Initializing Rails API App

Aman Kumar
3 min readJan 22, 2021

In this blog, we will set up a simple Rails API App from scratch. We won’t be going through building models or controllers here.

Installing Rails

Let’s install rails first, we will be using Rails 5.1 here for example, if you don’t have it run

gem install rails -v '~> 5.1'

And your rails version should be ready

Setting up a Rails API app

To install rails, run the command below it has got flags to skip the parts we won’t need in our project. Run it now we will pick it apart next:

rails new repo-backend -T --skip-spring -C -M -d postgresql --api

Whew! That’s a mouthful. Let’s see about all those switches.

  • -T amounts to skipping the built-in testing framework. We’ll test our API with something other than MiniTest, so let’s drop it for now.
  • --skip-spring removes Spring from our application; that’s a personal preference. If you don’t know what Spring does and whether you should remove it, I urge you to find out and decide for yourself.
  • -C skips Action Cable. No web socket communication for us!
  • -M skips Action Mailer, which wouldn’t be of any use to us.
  • -d postgresql of course, sets us up for the PostgreSQL database.
  • --api - now we’re talking! This runs the Rails generator in the API mode, which sets us up for reading and writing JSON instead of pumping out HTML.

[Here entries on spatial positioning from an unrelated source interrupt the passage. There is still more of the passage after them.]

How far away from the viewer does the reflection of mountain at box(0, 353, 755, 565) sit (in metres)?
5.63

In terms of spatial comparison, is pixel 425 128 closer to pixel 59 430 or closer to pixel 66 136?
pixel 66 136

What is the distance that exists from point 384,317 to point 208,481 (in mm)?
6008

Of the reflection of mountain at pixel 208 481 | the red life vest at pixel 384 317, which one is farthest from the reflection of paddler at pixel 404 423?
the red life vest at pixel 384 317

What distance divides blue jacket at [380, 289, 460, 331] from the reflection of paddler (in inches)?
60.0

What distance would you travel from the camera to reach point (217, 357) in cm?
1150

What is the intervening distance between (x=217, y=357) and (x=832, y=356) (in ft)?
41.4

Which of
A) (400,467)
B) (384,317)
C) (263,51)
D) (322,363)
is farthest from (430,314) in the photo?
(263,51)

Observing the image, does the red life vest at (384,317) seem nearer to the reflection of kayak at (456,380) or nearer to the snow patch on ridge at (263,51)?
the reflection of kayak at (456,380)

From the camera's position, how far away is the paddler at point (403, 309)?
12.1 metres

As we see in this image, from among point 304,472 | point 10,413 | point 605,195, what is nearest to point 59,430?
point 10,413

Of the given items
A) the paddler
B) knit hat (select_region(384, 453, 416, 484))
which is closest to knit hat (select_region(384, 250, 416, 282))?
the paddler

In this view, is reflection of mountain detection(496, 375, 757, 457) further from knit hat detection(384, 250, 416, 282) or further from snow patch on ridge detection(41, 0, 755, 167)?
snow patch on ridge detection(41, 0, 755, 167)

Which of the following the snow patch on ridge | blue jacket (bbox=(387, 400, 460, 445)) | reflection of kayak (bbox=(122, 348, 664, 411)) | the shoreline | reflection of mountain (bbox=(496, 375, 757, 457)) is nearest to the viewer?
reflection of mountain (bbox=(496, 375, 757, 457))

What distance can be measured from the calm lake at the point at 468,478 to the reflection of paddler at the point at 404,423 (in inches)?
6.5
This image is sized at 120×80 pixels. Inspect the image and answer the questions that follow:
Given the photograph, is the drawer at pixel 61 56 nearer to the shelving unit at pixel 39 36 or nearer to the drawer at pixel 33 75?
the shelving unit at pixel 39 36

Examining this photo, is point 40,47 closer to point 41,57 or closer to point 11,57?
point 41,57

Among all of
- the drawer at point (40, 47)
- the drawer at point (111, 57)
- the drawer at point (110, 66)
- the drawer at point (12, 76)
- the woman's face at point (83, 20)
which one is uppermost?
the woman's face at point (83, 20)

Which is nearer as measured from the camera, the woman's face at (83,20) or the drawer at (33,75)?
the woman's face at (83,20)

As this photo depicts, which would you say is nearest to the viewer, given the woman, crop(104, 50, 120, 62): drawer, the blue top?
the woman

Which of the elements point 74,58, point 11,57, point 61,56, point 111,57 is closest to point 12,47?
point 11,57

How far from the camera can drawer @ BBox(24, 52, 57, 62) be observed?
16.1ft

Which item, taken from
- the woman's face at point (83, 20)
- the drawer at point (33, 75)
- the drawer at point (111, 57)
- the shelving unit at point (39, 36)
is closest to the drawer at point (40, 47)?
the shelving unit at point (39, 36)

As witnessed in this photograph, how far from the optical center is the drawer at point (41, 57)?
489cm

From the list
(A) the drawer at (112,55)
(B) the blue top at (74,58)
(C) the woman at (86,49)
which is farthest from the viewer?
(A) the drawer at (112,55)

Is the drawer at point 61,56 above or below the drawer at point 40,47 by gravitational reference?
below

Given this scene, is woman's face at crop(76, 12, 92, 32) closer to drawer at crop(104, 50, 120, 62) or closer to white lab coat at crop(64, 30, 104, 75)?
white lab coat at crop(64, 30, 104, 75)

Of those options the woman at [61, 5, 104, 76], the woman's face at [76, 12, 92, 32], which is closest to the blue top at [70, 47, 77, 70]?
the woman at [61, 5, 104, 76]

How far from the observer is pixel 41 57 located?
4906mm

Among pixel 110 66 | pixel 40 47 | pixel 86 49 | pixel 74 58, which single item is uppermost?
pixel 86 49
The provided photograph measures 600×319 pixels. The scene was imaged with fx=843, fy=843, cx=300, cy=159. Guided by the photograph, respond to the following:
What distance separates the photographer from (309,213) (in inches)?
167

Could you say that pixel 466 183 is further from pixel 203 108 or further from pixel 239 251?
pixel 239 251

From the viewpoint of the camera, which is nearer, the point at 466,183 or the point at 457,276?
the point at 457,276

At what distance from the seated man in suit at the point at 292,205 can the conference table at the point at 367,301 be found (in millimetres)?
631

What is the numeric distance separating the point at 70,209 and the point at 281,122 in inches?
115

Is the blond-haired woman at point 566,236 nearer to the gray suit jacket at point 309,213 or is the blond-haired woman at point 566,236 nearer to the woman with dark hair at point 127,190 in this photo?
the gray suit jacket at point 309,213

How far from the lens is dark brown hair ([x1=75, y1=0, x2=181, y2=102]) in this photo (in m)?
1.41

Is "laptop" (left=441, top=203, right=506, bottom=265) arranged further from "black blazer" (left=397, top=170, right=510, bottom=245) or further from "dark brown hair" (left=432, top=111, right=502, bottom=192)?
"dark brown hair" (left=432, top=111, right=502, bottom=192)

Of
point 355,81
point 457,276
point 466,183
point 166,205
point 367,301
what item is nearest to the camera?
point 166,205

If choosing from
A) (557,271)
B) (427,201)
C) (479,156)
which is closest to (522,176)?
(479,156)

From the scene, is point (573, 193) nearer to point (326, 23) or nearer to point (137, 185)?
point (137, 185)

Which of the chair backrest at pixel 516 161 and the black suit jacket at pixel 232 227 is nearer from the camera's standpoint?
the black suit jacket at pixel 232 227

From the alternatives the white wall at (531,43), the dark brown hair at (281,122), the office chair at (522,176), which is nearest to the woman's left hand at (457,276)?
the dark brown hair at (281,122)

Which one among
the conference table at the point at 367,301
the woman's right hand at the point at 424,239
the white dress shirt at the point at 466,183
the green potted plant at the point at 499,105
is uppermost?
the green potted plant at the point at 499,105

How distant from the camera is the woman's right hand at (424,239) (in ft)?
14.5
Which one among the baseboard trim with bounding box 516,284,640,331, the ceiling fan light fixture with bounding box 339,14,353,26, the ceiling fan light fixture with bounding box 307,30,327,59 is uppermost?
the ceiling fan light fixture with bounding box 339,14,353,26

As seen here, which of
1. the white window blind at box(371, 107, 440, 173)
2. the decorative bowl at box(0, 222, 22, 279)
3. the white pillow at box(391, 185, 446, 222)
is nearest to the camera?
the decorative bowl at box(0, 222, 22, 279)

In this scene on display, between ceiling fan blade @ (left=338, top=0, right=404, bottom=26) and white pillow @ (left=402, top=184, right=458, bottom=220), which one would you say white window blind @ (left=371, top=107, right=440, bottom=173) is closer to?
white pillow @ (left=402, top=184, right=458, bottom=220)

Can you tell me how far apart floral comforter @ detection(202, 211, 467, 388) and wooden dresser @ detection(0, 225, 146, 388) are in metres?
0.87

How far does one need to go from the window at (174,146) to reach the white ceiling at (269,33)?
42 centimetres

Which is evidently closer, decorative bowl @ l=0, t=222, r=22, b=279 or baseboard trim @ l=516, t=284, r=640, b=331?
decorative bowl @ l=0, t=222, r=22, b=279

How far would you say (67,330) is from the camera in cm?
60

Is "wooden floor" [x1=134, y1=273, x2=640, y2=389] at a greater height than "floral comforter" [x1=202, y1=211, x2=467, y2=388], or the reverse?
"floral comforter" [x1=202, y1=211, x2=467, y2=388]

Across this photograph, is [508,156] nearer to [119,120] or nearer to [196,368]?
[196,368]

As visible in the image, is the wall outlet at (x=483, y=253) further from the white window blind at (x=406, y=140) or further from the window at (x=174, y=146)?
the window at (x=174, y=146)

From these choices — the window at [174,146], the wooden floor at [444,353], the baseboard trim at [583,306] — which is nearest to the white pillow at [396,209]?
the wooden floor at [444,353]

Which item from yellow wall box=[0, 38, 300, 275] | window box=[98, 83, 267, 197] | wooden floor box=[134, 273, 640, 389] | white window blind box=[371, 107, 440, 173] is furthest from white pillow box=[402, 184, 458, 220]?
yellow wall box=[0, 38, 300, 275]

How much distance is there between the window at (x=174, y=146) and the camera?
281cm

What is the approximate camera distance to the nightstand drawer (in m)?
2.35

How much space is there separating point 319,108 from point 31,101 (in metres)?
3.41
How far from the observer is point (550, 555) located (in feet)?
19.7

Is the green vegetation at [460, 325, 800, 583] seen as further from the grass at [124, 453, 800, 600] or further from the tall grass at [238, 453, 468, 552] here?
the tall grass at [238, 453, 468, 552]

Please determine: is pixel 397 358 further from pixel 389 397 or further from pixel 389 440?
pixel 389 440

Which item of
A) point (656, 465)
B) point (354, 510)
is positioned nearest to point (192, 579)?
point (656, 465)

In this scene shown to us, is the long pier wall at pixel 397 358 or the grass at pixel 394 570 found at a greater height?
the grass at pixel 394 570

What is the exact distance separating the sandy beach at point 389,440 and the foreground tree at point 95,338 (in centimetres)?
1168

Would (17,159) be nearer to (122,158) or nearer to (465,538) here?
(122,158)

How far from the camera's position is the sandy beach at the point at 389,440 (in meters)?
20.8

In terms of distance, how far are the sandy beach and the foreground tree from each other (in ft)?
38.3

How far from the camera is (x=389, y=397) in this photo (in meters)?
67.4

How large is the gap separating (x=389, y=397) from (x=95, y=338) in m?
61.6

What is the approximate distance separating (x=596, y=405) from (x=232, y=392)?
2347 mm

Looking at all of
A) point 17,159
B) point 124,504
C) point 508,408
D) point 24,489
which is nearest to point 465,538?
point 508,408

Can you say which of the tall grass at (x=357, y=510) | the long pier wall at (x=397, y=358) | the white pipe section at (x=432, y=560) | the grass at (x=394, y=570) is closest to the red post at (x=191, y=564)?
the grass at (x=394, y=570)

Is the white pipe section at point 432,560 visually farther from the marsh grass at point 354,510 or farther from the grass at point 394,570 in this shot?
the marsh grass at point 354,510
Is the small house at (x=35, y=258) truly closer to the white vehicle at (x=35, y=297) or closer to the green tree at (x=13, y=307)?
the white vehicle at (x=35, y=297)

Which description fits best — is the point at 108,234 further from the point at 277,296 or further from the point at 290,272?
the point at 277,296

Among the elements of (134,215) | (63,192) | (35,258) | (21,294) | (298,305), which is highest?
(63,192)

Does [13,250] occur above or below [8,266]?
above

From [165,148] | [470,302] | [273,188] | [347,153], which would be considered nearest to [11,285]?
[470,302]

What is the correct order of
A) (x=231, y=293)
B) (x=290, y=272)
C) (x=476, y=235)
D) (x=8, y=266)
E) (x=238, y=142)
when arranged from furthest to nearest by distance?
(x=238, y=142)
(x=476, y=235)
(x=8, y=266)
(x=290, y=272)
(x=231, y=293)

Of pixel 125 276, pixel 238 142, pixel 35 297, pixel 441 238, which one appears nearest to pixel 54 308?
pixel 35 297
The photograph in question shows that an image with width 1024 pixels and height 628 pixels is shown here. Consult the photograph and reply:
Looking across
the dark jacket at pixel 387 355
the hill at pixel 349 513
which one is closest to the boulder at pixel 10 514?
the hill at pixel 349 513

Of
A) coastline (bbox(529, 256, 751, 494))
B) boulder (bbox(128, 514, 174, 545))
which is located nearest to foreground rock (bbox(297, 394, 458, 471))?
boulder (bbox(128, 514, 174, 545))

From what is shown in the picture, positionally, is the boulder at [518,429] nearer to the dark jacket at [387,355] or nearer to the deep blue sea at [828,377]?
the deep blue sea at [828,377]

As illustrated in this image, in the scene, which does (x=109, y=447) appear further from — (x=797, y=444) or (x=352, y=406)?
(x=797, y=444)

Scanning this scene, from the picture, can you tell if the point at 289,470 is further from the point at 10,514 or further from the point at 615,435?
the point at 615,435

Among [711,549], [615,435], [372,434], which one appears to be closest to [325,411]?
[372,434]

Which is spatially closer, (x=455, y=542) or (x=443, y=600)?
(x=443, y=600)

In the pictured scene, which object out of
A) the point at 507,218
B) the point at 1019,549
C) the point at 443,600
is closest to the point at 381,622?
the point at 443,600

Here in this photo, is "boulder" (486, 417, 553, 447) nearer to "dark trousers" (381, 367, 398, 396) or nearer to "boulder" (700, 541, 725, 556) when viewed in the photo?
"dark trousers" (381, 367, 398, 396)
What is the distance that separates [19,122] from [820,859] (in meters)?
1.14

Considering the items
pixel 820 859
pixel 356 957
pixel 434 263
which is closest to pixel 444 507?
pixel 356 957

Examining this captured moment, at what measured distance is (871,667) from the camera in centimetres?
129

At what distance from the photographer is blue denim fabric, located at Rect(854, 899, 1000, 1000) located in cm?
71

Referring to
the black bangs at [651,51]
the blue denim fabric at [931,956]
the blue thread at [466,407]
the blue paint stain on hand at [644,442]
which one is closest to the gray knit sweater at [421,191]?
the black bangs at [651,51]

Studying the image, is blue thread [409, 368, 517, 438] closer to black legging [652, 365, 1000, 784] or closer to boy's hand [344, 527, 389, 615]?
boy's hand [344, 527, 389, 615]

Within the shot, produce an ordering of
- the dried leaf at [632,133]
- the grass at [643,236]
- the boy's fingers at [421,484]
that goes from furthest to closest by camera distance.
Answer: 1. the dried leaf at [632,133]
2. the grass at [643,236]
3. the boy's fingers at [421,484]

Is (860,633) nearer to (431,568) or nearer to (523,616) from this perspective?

Now we can run tree on this new app, and… wow! When you compare that to a regular Rails app, this is really barebones. But we can trim this up a bit more:

  • An app/jobs directory was generated for us. We know that there will be no jobs in this application for the foreseeable future, so we can drop that.
  • There are four initializers that are commented out by default: backtrace_silencers.rb, application_controller_renderer.rb, inflections.rb and mime_types.rb. We may as well remove those.

One of the initializers will come in handy, though: cors.rb. We can uncomment what is already there and modify it to accept all origins:

Rails.application.config.middleware.insert_before 0, Rack::Cors do
allow do
origins ENV.fetch('ALLOWED_ORIGINS') { '*' }
resource '*',
headers: :any,
methods: [:get, :post, :put, :patch, :delete,:options,:head]
end
end

This will make us happy campers in development and allows us to set it properly for production — when we will know where our front-end lives. As a side note, simply allowing * would also be fine if we were going to call our API from e.g. a mobile application.

To use this, we need to uncomment rack-cors in the Gemfile.

Setting up the database

We need to point our Rails app to the instance of PostgreSQL in different environments.

Our database.yml looks like this:

default: &default
adapter: postgresql
encoding: unicode
host: <%= ENV.fetch["db_host"] %>
user: <%= ENV.fetch["db_user"] %>
password: <%= ENV.fetch["db_password"] %>
pool: <%= ENV.fetch("RAILS_MAX_THREADS") { 5 } %>
timeout: 5000
test:
<<: *default
database: rails_backend_test
development:
<<: *default
database: rails_backend_development
production:
<<: *default
database: <%= ENV['DATABASE_URL'] %>

And our backend is all set, let’s get it running:

bundle install
bundle exec rails db:create
bundle exec rails db:migrate
bundle exec rails s

While working in production mode we need to add a flag RAILS_ENV=production after the command, we need this in commands like while running migrations or rollbacks and to start production server.

e.g.,

bundle exec rails db:migrate RAILS_ENV=production\
bundle exec rails server -e production -p 3002

-p flag to specify the port

If everything went well, our database should be set up!!!

We have successfully set up a rails app from scratch to use as an API application with a PostgreSQL database.
Next, you can work on controllers, models, etc. as per your use cases.